We live in a world of moving images. So literacy in the 21st century means being as confident with the moving image as the printed word. That means that, just as children are helped to learn to read and write, they should be helped to enjoy and understand the moving image too.


Although the UK has many fantastic film education schemes, until now they have operated in isolation. To be truly effective, film education needs to be co-ordinated – and now, with the national Film Education Strategy, Film: 21st Century Literacy, the organisations that lead film education in Britain are joining forces in a project that we hope will eventually become central to every young person’s life.

The new Film Education Strategy plans to make sure children and young people across the UK have the chance to watch, understand, and to make films.

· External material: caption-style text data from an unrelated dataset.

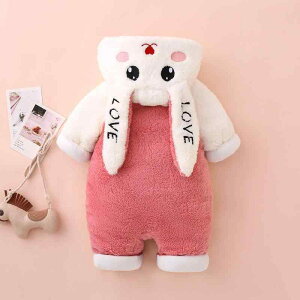 xr[p[X V j̎q ̎q H~ tl  ۉ h Rbg  OJ t[ht  _炩 Gǂ 킢 JWA  pW} o Jo[I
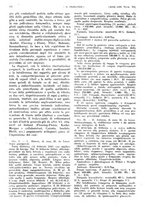 giornale/PUV0041812/1946/unico/00000124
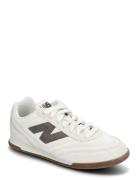 New Balance Rc42 New Balance White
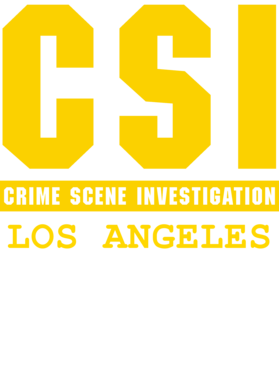 https://s3.us-west-1.wasabisys.com/ecart-content/dotkansas.com/overlays/366/231/36623132.png img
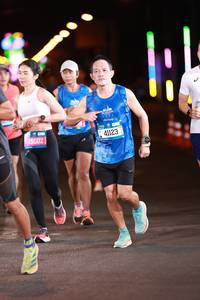 BIB: 45002, 41123
                            <button type="button" onclick="openModal(19941629)" class="btn btn-primary btn-sm float-right btn-popup" data-toggle="modal" data-target=".modal-high-quality">
                        <i class="fas fa-shopping-cart"></i> Add to Cart
                    </button>
                                            <button type="button" onclick="isThisMe(19941629, true)" class="btn btn-success btn-sm float-right btn-popup btn-isme hidden" data-toggle="tooltip" data-placement="bottom" title="นี่คือรูปของคุณใช่ไหม คลิกที่นี่เพื่อเอาเข้าอัลบั้ม">
                        <i class="fas fa-plus"></i> Add to album
                    </button>
                    <button type="button" onclick="isThisMe(19941629, false)" class="btn btn-warning btn-sm float-right btn-popup btn-isnotme hidden">
                        <i class="fas fa-ban"></i> Remove from album
                    </button>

Many people are rightly concerned about the lack of high-quality films available for children. We believe the answer is helping to nurture an audience of bold and knowledgeable film-lovers. Ultimately, the strategy wants to see the UK’s children and young people becoming the guardians of tomorrow’s British film culture - one that helps lead the world.

Through helping children engage with a diverse range of films and building their knowledge of film-making, the strategy will encourage all types of learning, understanding and debate – and enable young people to use film as a vehicle for their own creativity.


What is the strategy going to do?
Part of the Film Education Strategy’s approach includes building on new government initiatives that are already underway, and the work of the organisations already involved in film education.

The Film Education Strategy is also introducing a range of new innovative approaches to film education. These include programmes to make sure children and young people can watch a wider range of films, and developing online learning to introduce young people to both the UK’s wonderful film archives and great new British movies.

The Film Education Strategy also intends to regularly campaign to remind employers, the film industry, policy makers, broadcasters, schools, colleges and the public that film education matters.


What are the aims of the strategy?
As the Film Education Strategy begins, it has five specific goals. These include:

  • Working with teachers and all those involved in film education to raise its standards and quality
  • Developing online resources to give children and young people access to the UK’s amazing film archives
  • Creating online resources for every appropriate British film funded by public resources
  • Building a UK-wide network of school-based film clubs
  • Piloting a new kind of partnership between the worlds of film and education at regional and national levels, to be rolled out across the whole of the UK


Ultimately, these five goals are all designed to work towards just one: making sure that film education in Britain gives children and young people the chance to watch, appreciate, and – if they want to – make movies, so that they can each share in the richness and creative possibilities of film.